From his first feature film The Last House On The Left as writer, director and editor in 1972, Craven made his mark as a genre-bending, bracingly innovative horror director with a biting sense of humour. Craven also consistently demonstrated that he was a filmmaker with heart. Among the films that followed The Last House On The Left were The Hills Have Eyes and a sequel, Deadly Blessing (featuring Sharon Stone in her first starring role) and Swamp Thing (based on the comic book).

Craven reinvented the youth horror genre again in 1984 with the now classic A Nightmare On Elm Street, in which he turned Robert Englund into a cult icon with the role of Freddy Krueger. The movie spawned several sequels, none of them directed by Craven, however, he deconstructed the genre a decade after the original, writing and directing the audacious Wes Craven’s New Nightmare, which was nominated for Best Feature at the 1995 Independent Spirit Awards.

In 1996 Craven experienced yet another rebirth in horror with the release of Scream, which he directed from a script by Kevin Williamson. Scream sparked multiple sequels and spoofs.

One of the last projects Craven worked on was MTV’s series adaptation of Scream, on which he served as executive producer. The series was recently renewed for a second season. “Wes Craven was a tremendous visionary whose sensibility for scares has connected with generations of MTV fans,” MTV said in a statement. “We are honored to have worked with him and proud to carry on his legacy with Scream. Our hearts go out to his family and friends.”

Craven took a breather from horror between Scream 2 and Scream 3, when he seized an opportunity to direct a non-genre film for Miramax, Music Of The Heart (1999), which earned star Meryl Streep an Academy Award nomination for Best Actress. That same year he completed his first novel, The Fountain Society, published by Simon & Shuster.

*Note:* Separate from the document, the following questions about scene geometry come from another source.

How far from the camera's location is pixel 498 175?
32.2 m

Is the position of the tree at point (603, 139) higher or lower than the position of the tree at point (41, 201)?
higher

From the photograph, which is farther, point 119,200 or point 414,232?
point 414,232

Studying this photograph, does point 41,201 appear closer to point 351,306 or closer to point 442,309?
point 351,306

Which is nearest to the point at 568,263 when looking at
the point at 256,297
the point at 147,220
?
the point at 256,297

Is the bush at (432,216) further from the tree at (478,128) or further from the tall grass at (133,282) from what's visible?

Craven continued to stretch his creative boundaries with the 2005 thriller Red Eye, starring Rachel McAdams, Cillian Murphy and Brian Cox. The following year he switched gears again to write and direct a romantic comedy homage to Oscar Wilde featuring Emily Mortimer and Rufus Sewell as a segment in the popular French ensemble anthology Paris Je T’aime.

He then returned to horror as producer of remakes of two of his earlier films, The Hills Have Eyes (2006) and The Last House On The Left (2009). Craven’s most recent written and directed film, My Soul To Take (2010), once again brought together a cast of up-and-coming actors. It marked Craven’s first collaboration with wife and producer Iya Labunka, who also produced Scream 4, which reunited Craven with screenwriter Williamson, as well as with stars Neve Campbell, Courteney Cox and David Arquette, joined by newcomers Emma Roberts and Hayden Pannetierre.

Remaining creatively engaged and active until his death, Craven had signed an overall TV deal with Universal Cable Productions. He had a number of projects in development including The People Under The Stairs and We Are All Completely Fine with Syfy, Disciples with UCP, and Sleepers with Federation Entertainment.

Craven also recently wrote and was scheduled to direct the “Thou Shalt Not Kill” segment for The Weinstein Company/WGN’s Ten Commandments miniseries. Additionally he was working on a graphic novel series based on his original idea “Coming Of Rage” for Liquid Comics in collaboration with Steve Niles.

Craven was an executive producer of the upcoming feature The Girl In The Photographs, which will premiere next month the 2015 Toronto Film Festival.

A native of Cleveland, Ohio, Craven was a nature lover and committed bird conservationist, serving as a long-time member of the Audubon California Board of Directors. A longtime summer resident of Martha’s Vineyard, he had moved there permanently three years ago before returning to Los Angeles for work and health reasons.